Uniform convergence in probability

Uniform convergence in probability is a form of convergence in probability in statistical asymptotic theory and probability theory. It means that, under certain conditions, the empirical frequencies of all events in a certain event-family uniformly converge to their theoretical probabilities. Uniform convergence in probability has applications to statistics as well as machine learning as part of statistical learning theory. Specifically, the Glivenko-Cantelli theorem and the homonymous classes of functions are fundamentally related to uniform convergence.
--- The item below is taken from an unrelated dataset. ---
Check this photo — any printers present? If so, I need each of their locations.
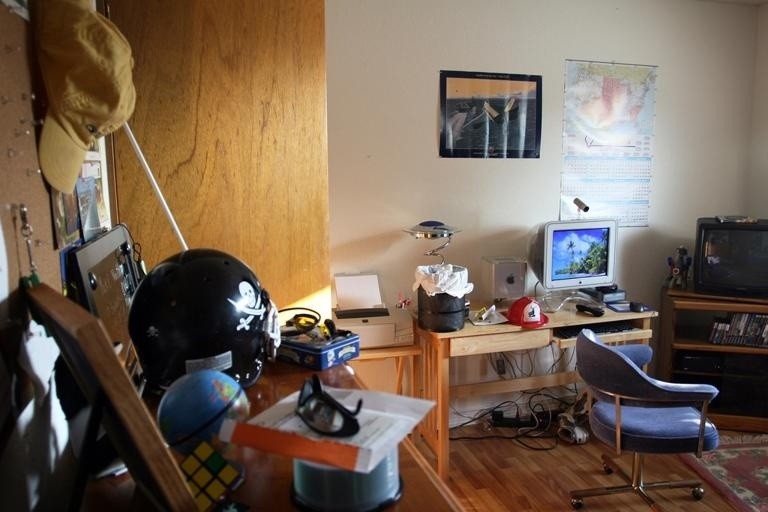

The law of large numbers says that, for each single event $A$ , its empirical frequency in a sequence of independent trials converges (with high probability) to its theoretical probability. In many application however, the need arises to judge simultaneously the probabilities of events of an entire class $S$ from one and the same sample. Moreover it, is required that the relative frequency of the events converge to the probability uniformly over the entire class of events $S$ ^[1]. The Uniform Convergence Theorem gives a sufficient condition for this convergence to hold. Roughly, if the event-family is sufficiently simple (its VC dimension is sufficiently small) then uniform convergence holds.

Definitions

For a class of predicates $H$ defined on a set $X$ and a set of samples $x = (x_{1}, x_{2}, \dots, x_{m})$ , where $x_{i} \in X$ , the empirical frequency of $h \in H$ on $x$ is

{\hat{Q}}_{x} (h) = \frac{1}{m} | {i : 1 \leq i \leq m, h (x_{i}) = 1} | .
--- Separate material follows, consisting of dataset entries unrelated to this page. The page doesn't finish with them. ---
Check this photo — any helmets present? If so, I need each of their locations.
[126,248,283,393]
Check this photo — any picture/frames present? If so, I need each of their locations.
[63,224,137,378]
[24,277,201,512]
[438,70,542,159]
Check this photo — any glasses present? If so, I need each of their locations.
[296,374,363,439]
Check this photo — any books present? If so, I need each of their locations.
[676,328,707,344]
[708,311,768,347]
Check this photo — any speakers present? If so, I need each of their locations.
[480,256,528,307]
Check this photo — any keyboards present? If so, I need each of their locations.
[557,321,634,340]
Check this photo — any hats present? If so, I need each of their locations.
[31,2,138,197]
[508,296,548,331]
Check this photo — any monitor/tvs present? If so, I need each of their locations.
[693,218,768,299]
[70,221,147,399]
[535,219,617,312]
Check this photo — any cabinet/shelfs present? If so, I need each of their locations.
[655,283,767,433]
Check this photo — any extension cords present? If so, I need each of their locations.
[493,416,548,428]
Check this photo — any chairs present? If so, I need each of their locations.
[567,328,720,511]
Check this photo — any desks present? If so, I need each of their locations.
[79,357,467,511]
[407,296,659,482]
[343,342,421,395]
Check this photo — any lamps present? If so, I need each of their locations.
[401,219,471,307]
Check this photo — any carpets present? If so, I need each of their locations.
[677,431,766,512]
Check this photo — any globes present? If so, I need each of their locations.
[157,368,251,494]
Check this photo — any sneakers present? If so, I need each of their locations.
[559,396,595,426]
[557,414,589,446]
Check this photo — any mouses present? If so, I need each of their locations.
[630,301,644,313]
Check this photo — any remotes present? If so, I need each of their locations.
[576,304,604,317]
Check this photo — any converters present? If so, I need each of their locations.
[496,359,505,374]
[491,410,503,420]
The theoretical probability of $h \in H$ is defined as $Q_{P} (h) = P {y \in X : h (y) = 1} .$

The Uniform Convergence Theorem states, roughly, that if $H$ is "simple" and we draw samples independently (with replacement) from $X$ according to any distribution $P$ , then with high probability, the empirical frequency will be close to its expected value, which is the theoretical probability.^[2]

Here "simple" means that the Vapnik–Chervonenkis dimension of the class $H$ is small relative to the size of the sample. In other words, a sufficiently simple collection of functions behaves roughly the same on a small random sample as it does on the distribution as a whole.

The Uniform Convergence Theorem was first proved by Vapnik and Chervonenkis^[1] using the concept of growth function.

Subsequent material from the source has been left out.